The U.S. Army Tank Automotive Research, Development and Engineering Center is using autonomous Cushman Shuttles—basically golf carts—to drive wounded soldiers to and from the hospital in an effort to get data on autonomobile technology, which the Army later intends to use on the battlefield, Automotive News reports.
In Fort Bragg, North Carolina, quite a few Army soldiers have been missing their doctors’ appointments because of traffic and poor parking arrangements. Since the appointments can cost up to five grand, these missed appointments have created a “huge cost” for the Womack Army Medical Center, as Edward Straub, who manages the Army’s Applied Robotics for Installations and Base Operations program, explained.
So the Army is using Cushman Shuttles like the one shown above to drive wounded soldiers a half a mile from their barracks to the hospital. Right now, there’s a human behind the wheel, but by this fall, the Cushmans could be driving themselves with a supervisor on board, and then by late 2017 or early 18, they should be fully autonomous, Straub told the news site.
They’ll be driving on roads, sidewalks and parking lots, and it’s this variety in driving surface and lack of traffic signals, implied Straub, that makes this autonomous transportation project unique and beneficial to autonomobile research.

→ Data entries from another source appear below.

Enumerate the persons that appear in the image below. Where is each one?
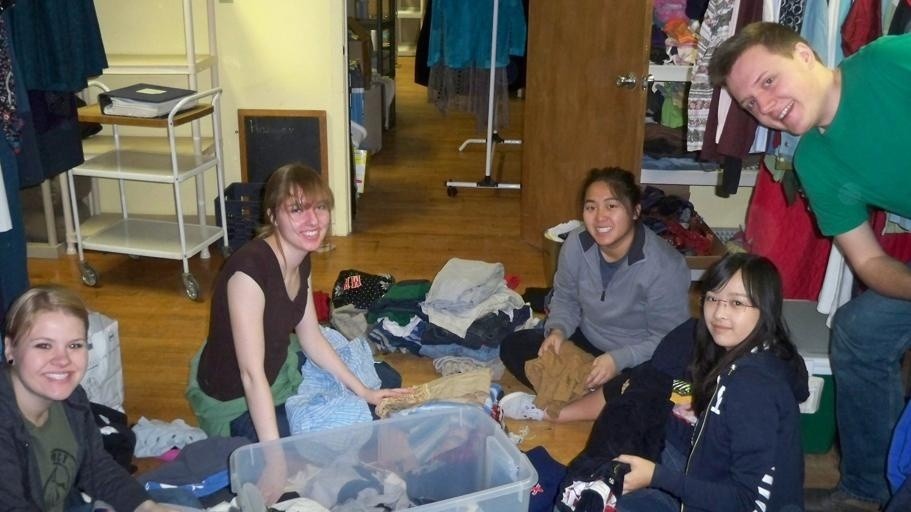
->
[499,165,692,429]
[549,252,807,511]
[706,21,911,512]
[0,283,205,512]
[181,162,416,509]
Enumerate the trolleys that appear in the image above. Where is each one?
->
[58,80,235,302]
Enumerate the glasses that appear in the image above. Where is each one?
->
[698,295,759,313]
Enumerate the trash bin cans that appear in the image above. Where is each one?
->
[541,222,583,288]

Automotive News says the U.S. Army is developing these autonomous carts for two main reasons. First, they want to “reduce the amount of money the Army spends on its fixed operations,” and second, they think the tech could eventually “be used as the building blocks for automated battlefield vehicles.”
Straub told the news site: “Our ultimate objective is to get the best technology into the hands of the war fighter in the battlefield.”
It will be interesting to see how this program progresses, and how those autonomous carts do carrying around some of America’s most precious cargo.